2006年12月のライブドア総会の前、新たに指名されたもう一人の「独立取締役」の一人から、「もし選任されたら、現CEOの解任に賛成するか」と聞かれました。私は、「まだ取締役ではないし、CEOのパフォーマンスを含め、会社の内部で起こっていることを知らないので、その質問には答えられない」と答えました。
それに対して、この取締役候補は「しかし、株主がそれを望むのであれば、彼を解任しないわけにはいかないのではないか」と聞いてきました。
確かに私たちを取締役候補に指名したヘッジファンドなどのグループは、おそらく株式の過半数を持っており、そのうち幾つかのファンドが、現CEOを辞めさせることに全員が合意していると主張していました。でも、私は同意したという株主全てが記載された書面も見たことがなく、また、この要求は2~3人の個人からしか聞いていませんでした。
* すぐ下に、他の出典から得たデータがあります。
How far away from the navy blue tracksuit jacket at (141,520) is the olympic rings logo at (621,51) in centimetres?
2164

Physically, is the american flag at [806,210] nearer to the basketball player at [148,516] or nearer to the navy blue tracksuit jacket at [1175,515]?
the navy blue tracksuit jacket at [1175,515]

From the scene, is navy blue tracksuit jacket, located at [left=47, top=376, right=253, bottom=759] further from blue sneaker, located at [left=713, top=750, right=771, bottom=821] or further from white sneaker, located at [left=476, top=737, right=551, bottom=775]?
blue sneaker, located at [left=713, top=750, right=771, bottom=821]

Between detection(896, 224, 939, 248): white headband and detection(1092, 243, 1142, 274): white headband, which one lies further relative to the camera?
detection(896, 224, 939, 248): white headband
このようなケースでは、取締役としていくつかのことを同時に考えなければなりません。 第一に、取締役に選任された場合、株主は取締役会が行わなければならないさまざまな意思決定に参加する権限を取締役に完全に委ねることになります。 なぜなら、状況は変化する可能性があり、株主は最新の状況をリアルタイムで(または100%正確に)知っているわけではないからです。 新しい状況や情報は、非常に機密性が高く、かつ非常に重要なものである可能性があります。 取締役は、「株主から指示を受ける」ではなく、自分で考えて会社にとって最善のことをするために、常に最善の判断を下す義務を負っているのです。取締役には、そのための完全な裁量が与えられているのです。